■ **Data for processing**:

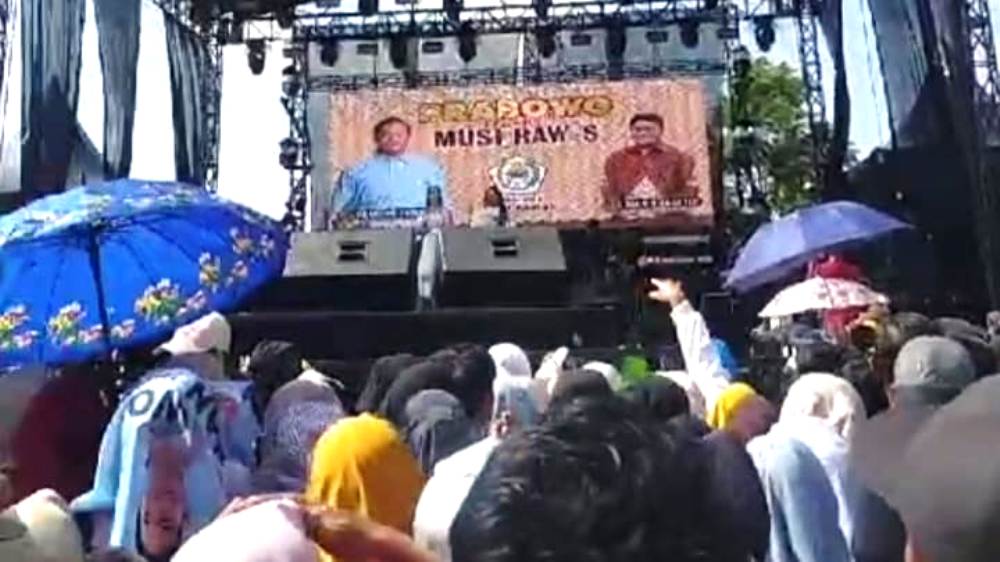 BREAKING NEWS! Dikabarkan Kampanye Capres Prabowo Subianto di Musi Rawas Batal 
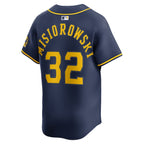 Jacob Misiorowski Milwaukee Brewers Nike Alternate Limited Jersey - Navy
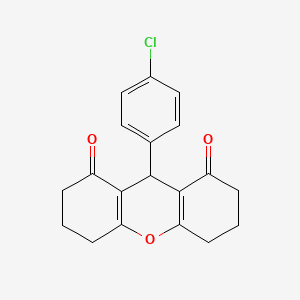 molecular formula C19H17ClO3 B5502066 9-(4-chlorophenyl)-3,4,5,6,7,9-hexahydro-1H-xanthene-1,8(2H)-dione 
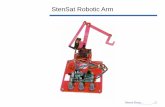 StenSat Robotic Arm › docs › arm_assembly5.pdf · This robotic arm kit is a complete kit with controls, a computer and actuators which are the servo motors that make the robotic
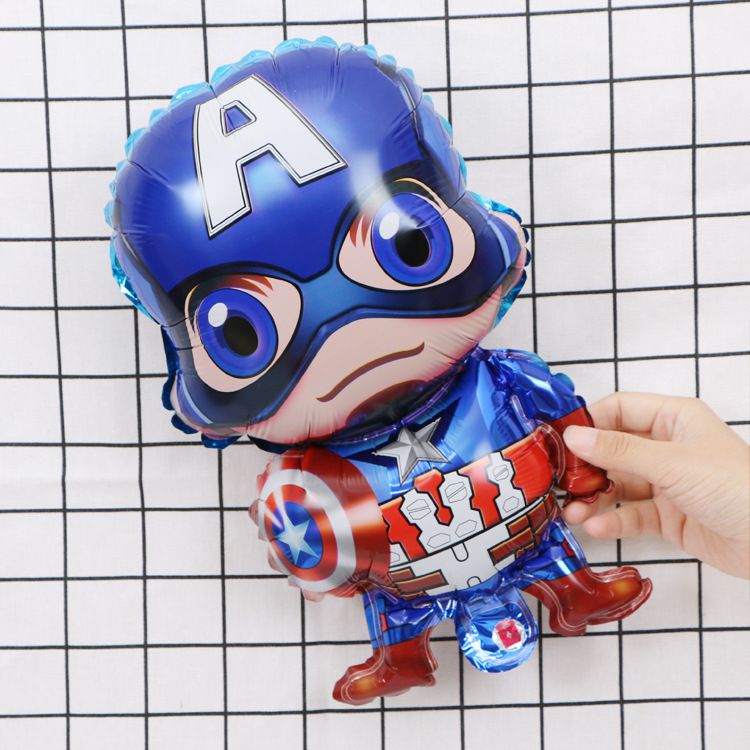 Small Kids Birthday Party Decoration Idea Avengers Mylar Balloons
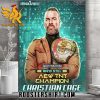 Quality Christian Cage And Still AEW TNT Champion Poster Canvas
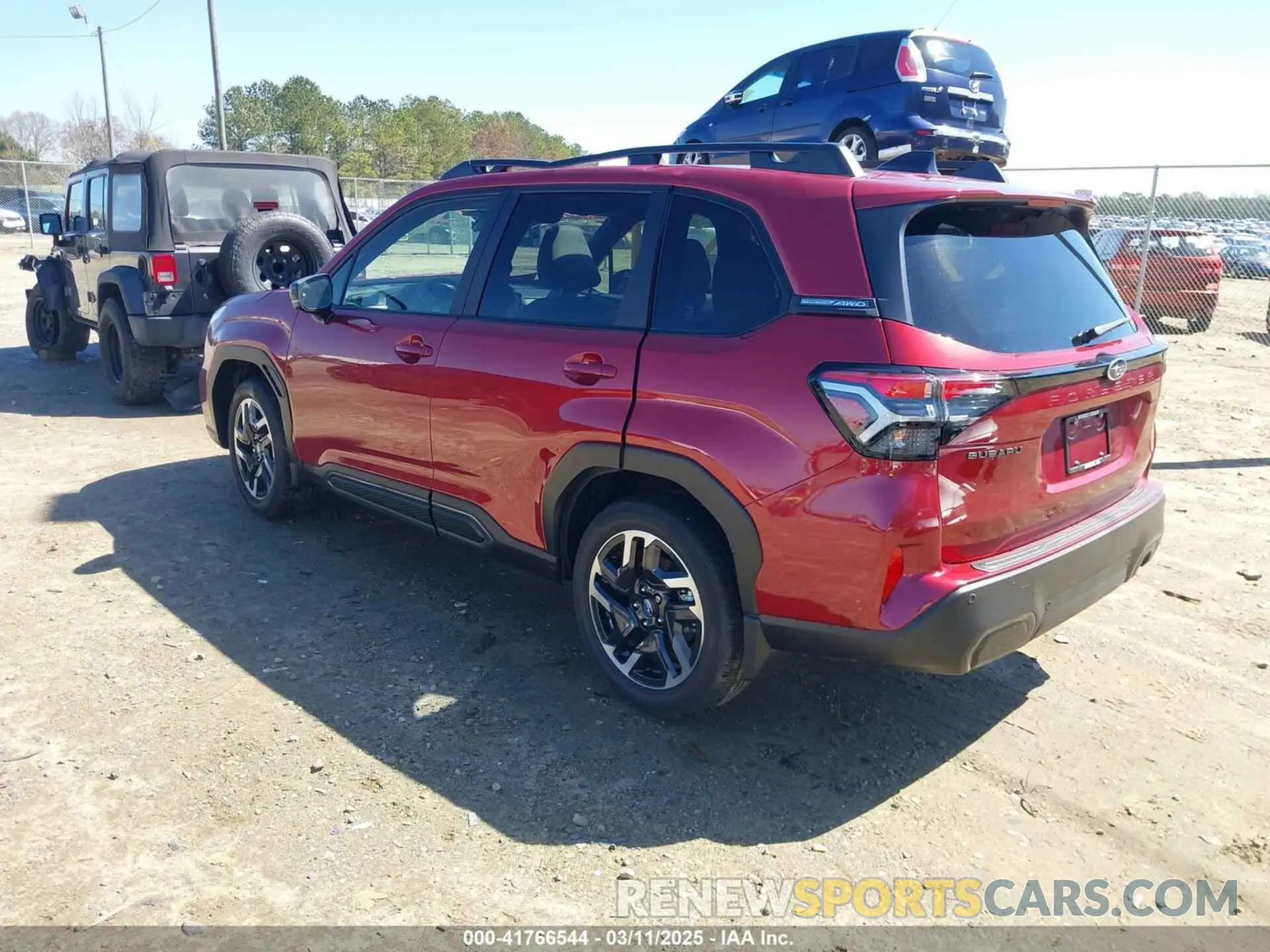 3 fotografías del automóvil dañado JF2SLDRC4SH475791 SUBARU FORESTER 2025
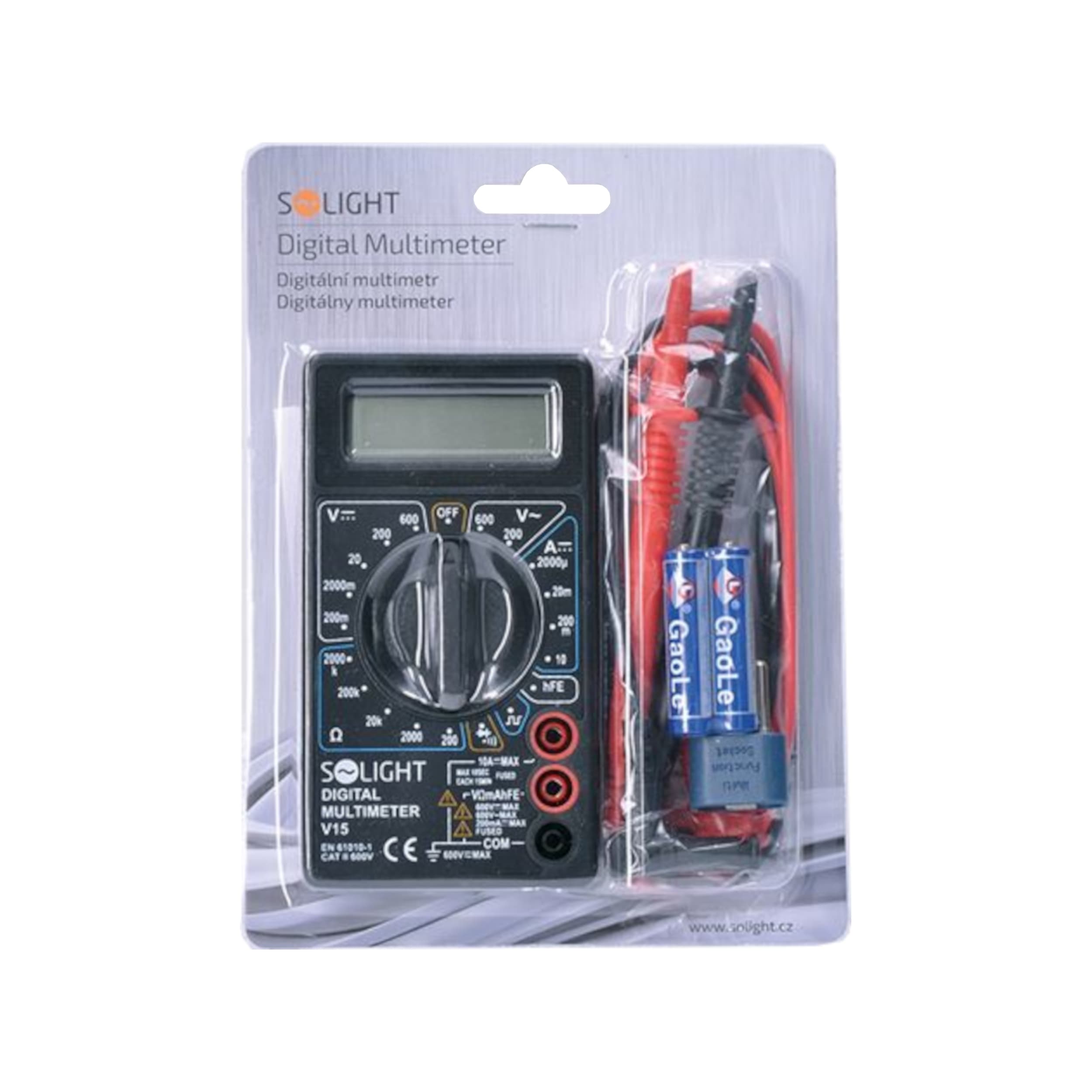 Digitální multimetr DC/AC 200 mV–600 V, 10 A – test diody, bzučák - náhled 2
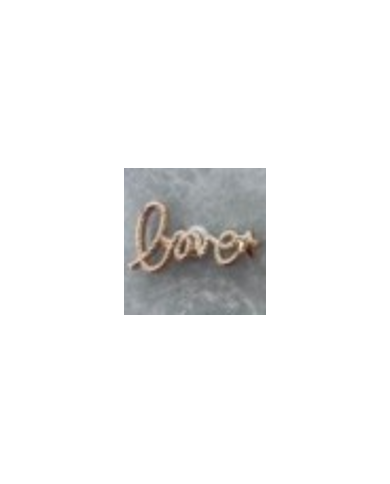 APLIQUE PLASTICO PASACORDON LOVE CURSIVA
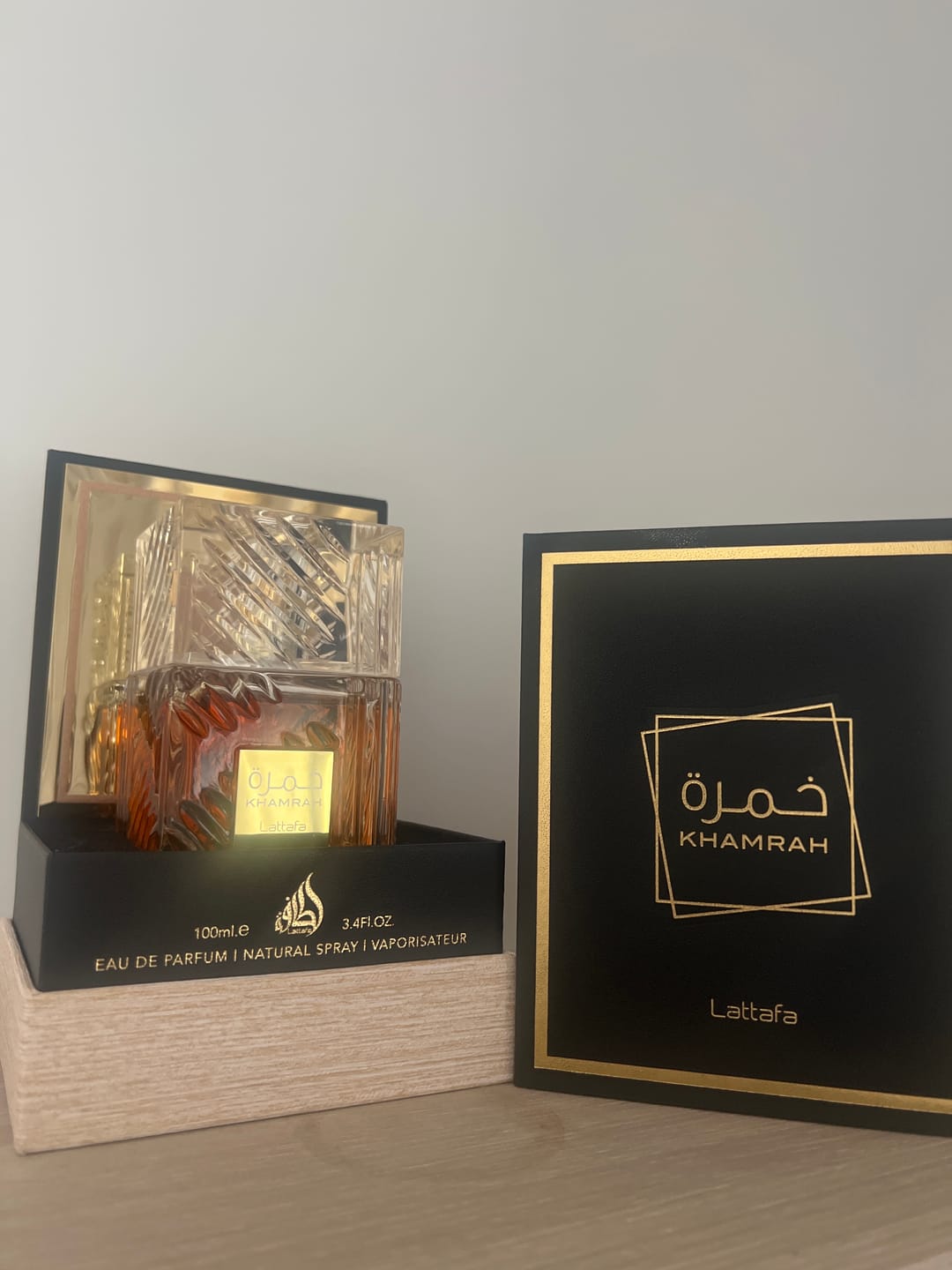 Customer photo review of Eau de Parfum Khamrah - Lattafa 100 ML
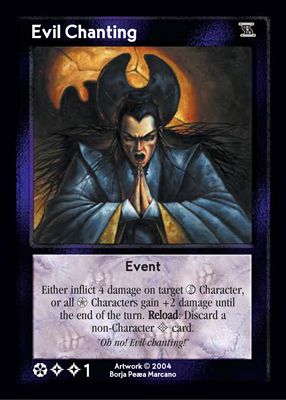 Evil Chanting Evil Chanting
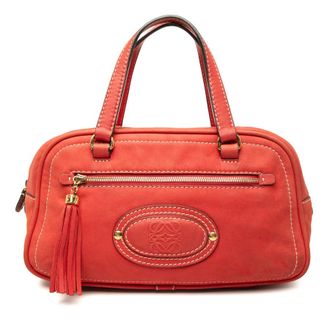 Loewe Pre-owned Loewe Nubuck Anagram Madrid Fringe Handbag Ladies 534FON2GH3NL33JP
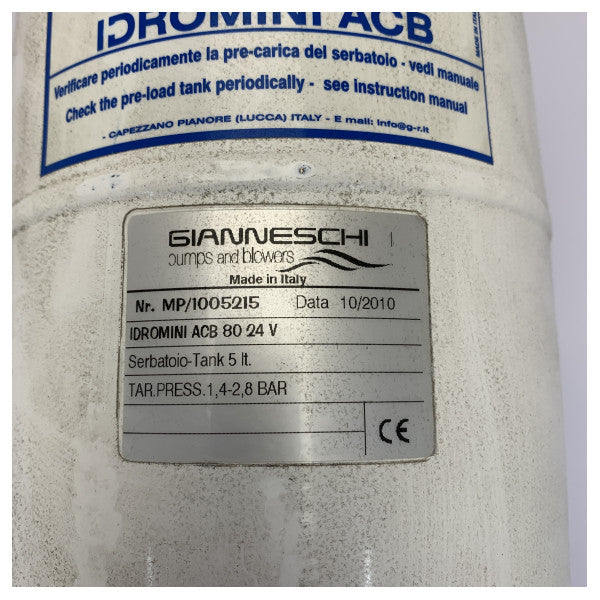 Gianneschi Idromar ACB 80 Hidrofor Su Basınç Sistemi - 24V - 5L Tank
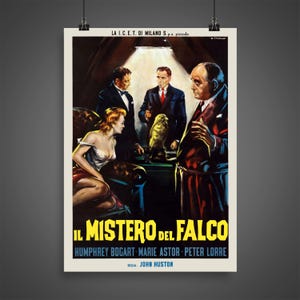 The Maltese Falcon (1941) - Vintage Italian Movie Poster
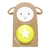 B034-10 BALLON BABY MOUTON JAUNE PACKSHOT CARRE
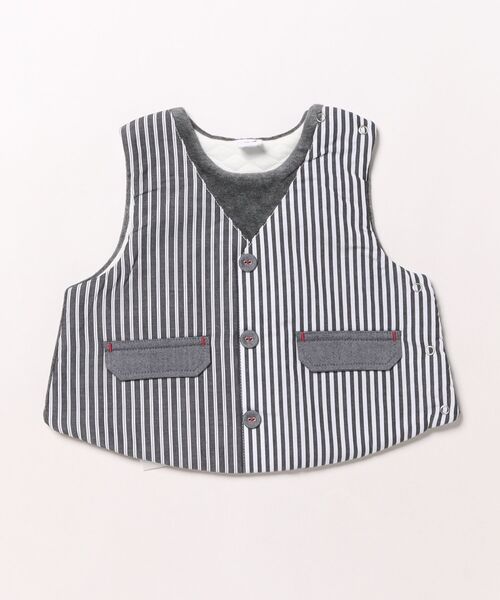 RAGMART（ラグマート）の「ドレッシーベスト（ベスト・キッズ・ブルー/ブラック・S/M）」の2枚目の写真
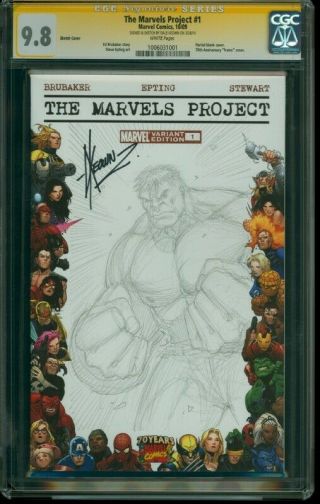 Marvel Project 1 Incredible Hulk Cgc Ss 9.  8 Sketch Of Hulk By Dale Keown Comic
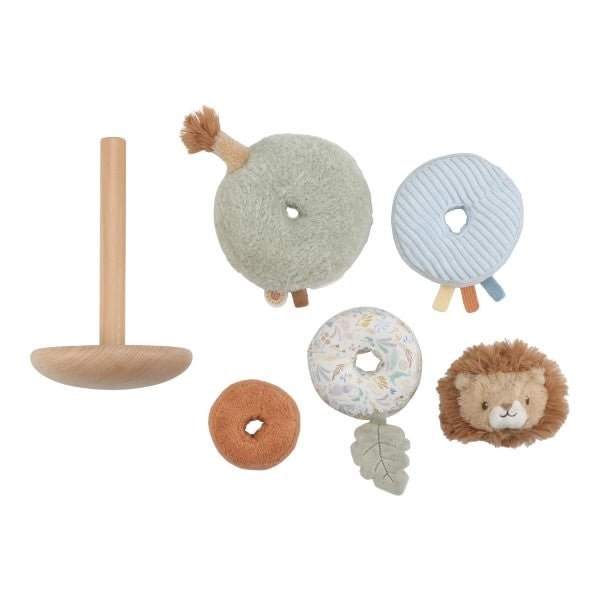 JUGUETE DE TELA LITTLE DUTCH ·ANILLOS APILABLES BLANDITOS SAFARI FRIENDS· - Happy Moments Baby
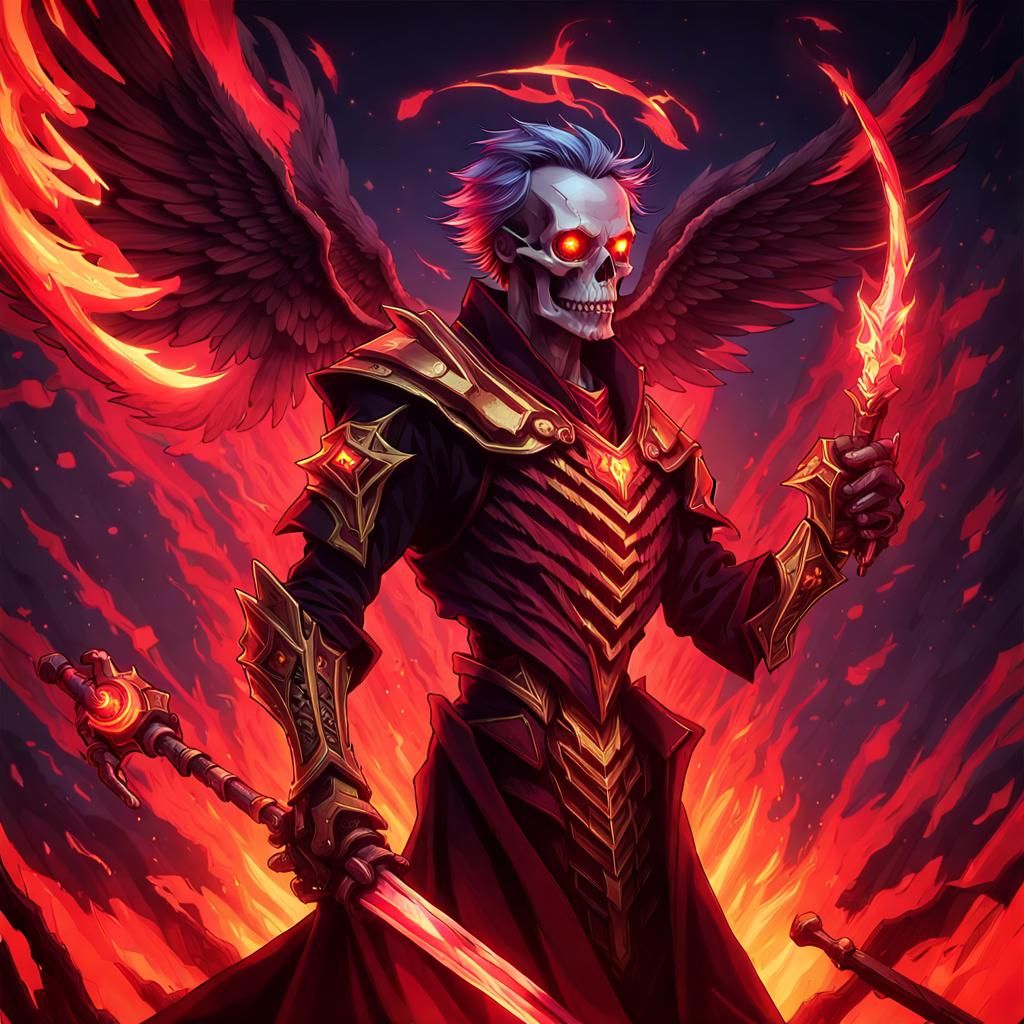 Epic Skeleton Warrior in Rune Armor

■ **Exercise objective**: Recast the records above as a Markdown table with the columns "No." and "Record text." Number each line in order, skip any blank lines, and leave the pictures out of the answer.

■ **Answer for the task**:
| No. | Record text |
|---|---|
| 1 |  BREAKING NEWS! Dikabarkan Kampanye Capres Prabowo Subianto di Musi Rawas Batal  |
| 2 |  Jacob Misiorowski Milwaukee Brewers Nike Alternate Limited Jersey - Navy |
| 3 |  molecular formula C19H17ClO3 B5502066 9-(4-chlorophenyl)-3,4,5,6,7,9-hexahydro-1H-xanthene-1,8(2H)-dione  |
| 4 |  StenSat Robotic Arm › docs › arm_assembly5.pdf · This robotic arm kit is a complete kit with controls, a computer and actuators which are the servo motors that make the robotic |
| 5 |  Small Kids Birthday Party Decoration Idea Avengers Mylar Balloons |
| 6 |  Quality Christian Cage And Still AEW TNT Champion Poster Canvas |
| 7 |  3 fotografías del automóvil dañado JF2SLDRC4SH475791 SUBARU FORESTER 2025 |
| 8 |  Digitální multimetr DC/AC 200 mV–600 V, 10 A – test diody, bzučák - náhled 2 |
| 9 |  APLIQUE PLASTICO PASACORDON LOVE CURSIVA |
| 10 |  Customer photo review of Eau de Parfum Khamrah - Lattafa 100 ML |
| 11 |  Evil Chanting Evil Chanting |
| 12 |  Loewe Pre-owned Loewe Nubuck Anagram Madrid Fringe Handbag Ladies 534FON2GH3NL33JP |
| 13 |  Gianneschi Idromar ACB 80 Hidrofor Su Basınç Sistemi - 24V - 5L Tank |
| 14 |  The Maltese Falcon (1941) - Vintage Italian Movie Poster |
| 15 |  B034-10 BALLON BABY MOUTON JAUNE PACKSHOT CARRE |
| 16 |  RAGMART（ラグマート）の「ドレッシーベスト（ベスト・キッズ・ブルー/ブラック・S/M）」の2枚目の写真 |
| 17 |  Marvel Project 1 Incredible Hulk Cgc Ss 9.  8 Sketch Of Hulk By Dale Keown Comic |
| 18 |  JUGUETE DE TELA LITTLE DUTCH ·ANILLOS APILABLES BLANDITOS SAFARI FRIENDS· - Happy Moments Baby |
| 19 |  Epic Skeleton Warrior in Rune Armor |